─── PASSAGE TO READ

Charlotte Gainsbourg – IRM – Because Music

Oisin Kealy

As with her acting, Charlotte Gainsbourg’s music tends towards emotional minimalism. Her last album made for pleasant listening but carried little weight; certainly not enough to put any strain on the legs of a coffee table. IRM is thankfully a much less anaemic affair, and though it may be useless to scramble for any personal meaning in this collection (the majority of which is penned musically and lyrically by her partner in this endeavour, Beck), she seems to be enjoying herself much more here, and this proves infectious.

From the start of opener Master’s Hand, it is clear that the masterful hand of Beck has been hard at work; techno-tribal percussion the first of many Beckisms in this album’s production. Second track IRM, the french for an MRI scan, has a junkyard punk feel, illustrating the abrasive mechanisms of the machine. Inspired by the sounds heard when scanned for a brain haemorrhage, Gainsbourg is more interested in the limitations of the practice than meditating on life and death: “Analyse EKG, can you see a memory?”. Heaven Can Wait combines elements of french chanson with the drive of David Bowies’s glam rock, yet results in something thoroughly contemporary. The lush blues of Dandelion, however, make it something of an understated triumph, strings and whispers of brass approach and recede like some imagined orchestra.

There are still a few songs which lack thrust, but for the most part Gainsbourg has created something that won’t appeal to everyone who frequents Starbucks — and that is a good thing.

──────
─── GIVEN INFORMATION

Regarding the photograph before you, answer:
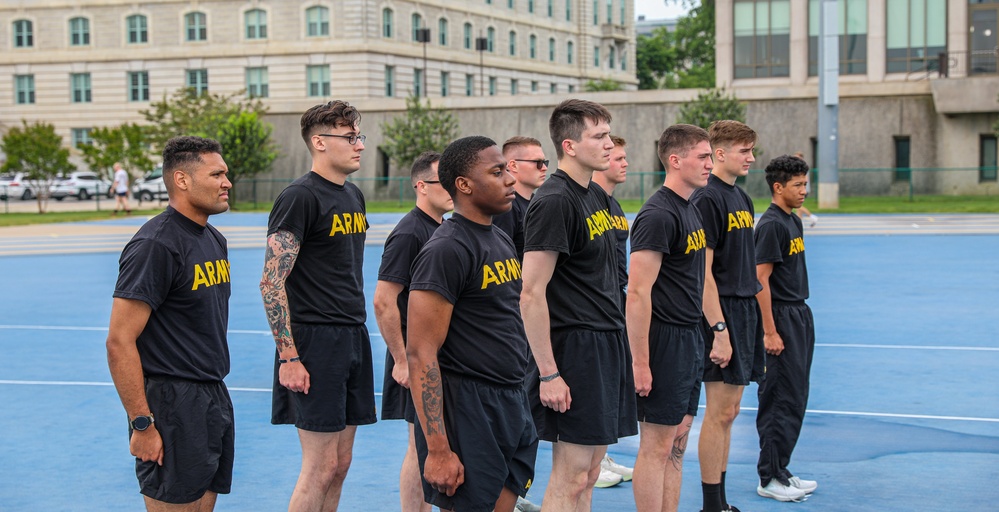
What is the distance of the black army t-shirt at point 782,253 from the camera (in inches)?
301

──────

§ **ASSIGNED TASK**
Give again, word for word, the part of the Charlotte Gainsbourg album review from "There are still" up to and including "a good thing.".

§ **FINISHED TASK**
There are still a few songs which lack thrust, but for the most part Gainsbourg has created something that won’t appeal to everyone who frequents Starbucks — and that is a good thing.